Алексей Петрович потоптался немного возле ее двери, не зная, на что решиться.

Что изменилось в их отношениях и что изменится еще через пятнадцать минут?

Почему вчера она была совершенно другой, хотя внешне все сегодня повторилось: и их непродолжительное стояние у двери ее номера, и какие-то необязательные слова, которые он уже успел позабыть, и его тайное вожделение.

Хотя — почему тайное? Разве он не знал и не знает, чего ожидает? Очень хорошо знал и знает: вожделение это возникло еще в поезде и все время жило в нем, но что-то и сопротивлялось ему — какая-то брезгливость и неприязнь к самому себе.

Глава 8

Алексей Петрович вошел в свой номер, скинул пальто и шапку и, не зажигая света, остановился у окна, разрисованного морозными узорами.

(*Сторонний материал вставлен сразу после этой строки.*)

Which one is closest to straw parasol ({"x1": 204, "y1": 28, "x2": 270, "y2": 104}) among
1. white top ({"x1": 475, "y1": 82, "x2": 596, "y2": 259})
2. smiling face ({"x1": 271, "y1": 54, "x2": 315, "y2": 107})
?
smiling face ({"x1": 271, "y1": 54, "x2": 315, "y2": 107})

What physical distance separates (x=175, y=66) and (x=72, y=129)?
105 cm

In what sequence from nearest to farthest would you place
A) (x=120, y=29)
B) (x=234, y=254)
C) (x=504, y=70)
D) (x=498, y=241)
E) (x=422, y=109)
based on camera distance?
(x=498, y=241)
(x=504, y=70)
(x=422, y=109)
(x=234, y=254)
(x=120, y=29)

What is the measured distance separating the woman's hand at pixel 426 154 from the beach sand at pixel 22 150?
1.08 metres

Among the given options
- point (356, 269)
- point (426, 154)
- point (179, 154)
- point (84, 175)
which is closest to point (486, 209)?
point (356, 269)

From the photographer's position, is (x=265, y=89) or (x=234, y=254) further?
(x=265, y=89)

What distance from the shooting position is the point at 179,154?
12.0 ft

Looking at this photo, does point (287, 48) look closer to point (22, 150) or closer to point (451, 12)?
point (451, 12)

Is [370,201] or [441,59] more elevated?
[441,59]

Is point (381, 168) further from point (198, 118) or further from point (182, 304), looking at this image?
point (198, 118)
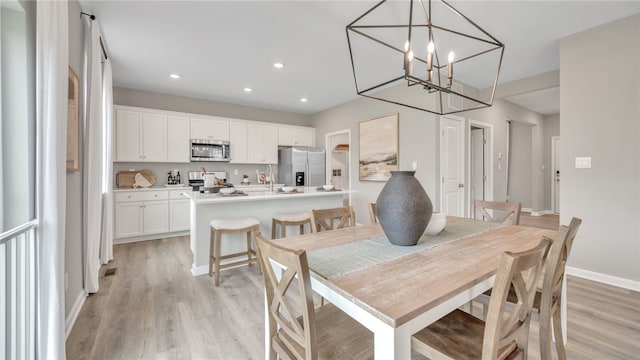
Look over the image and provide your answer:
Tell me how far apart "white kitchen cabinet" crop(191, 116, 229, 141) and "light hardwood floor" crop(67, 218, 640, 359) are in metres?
2.83

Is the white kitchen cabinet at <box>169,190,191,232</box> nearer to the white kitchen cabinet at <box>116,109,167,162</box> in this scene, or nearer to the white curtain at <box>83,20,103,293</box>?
the white kitchen cabinet at <box>116,109,167,162</box>

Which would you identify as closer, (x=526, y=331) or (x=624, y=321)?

Однако в верхней части окна стекло оставалось чистым, и сквозь него была видна зона, ярко освещенная прожекторами. Собственно, и не сама зона, а лишь часть ее периметра: уходящие в морозную мглу столбы с колючей проволокой, роскошно изукрашенной инеем, и угадывающиеся над ними сторожевые вышки. Колючая проволока казалась отсюда, из окна гостиницы, с расстояния почти в полкилометра, тончайшей сеткой, которая будто бы светилась сама по себе, при этом свет исходил из множества точек на этой сетке, а точки-то эти и были колючками, укрывшимися в густом инее.

За этим пронзительно освещенным периметром стояли бараки, в них спали люди, тысячи и тысячи людей… в том числе и артисты, игравшие сегодня перед ними, — настоящие артисты, которым бы играть не здесь, а в московских и ленинградских театрах, откуда многих из них и вырвали… И в голове Алексея Петровича возник риторический вопрос: неужели такая масса людей действительно активно сопротивлялась советской власти? Ведь это же не единственное место, куда их сгоняют, — уж он-то наслышан. Но если так, то есть если активно, то каким образом эта власть умудряется еще существовать? И почему он сам этой активности не замечает? Правда, среди заключенных много уголовников, но сколько тех и этих, знают разве что на Лубянке. Наконец, какой перековки ожидают от этих людей? А от тысяч других? Разве талант, например, актера можно перековать на что-то другое? А если можно, то кому и зачем это нужно?.. А он сам?..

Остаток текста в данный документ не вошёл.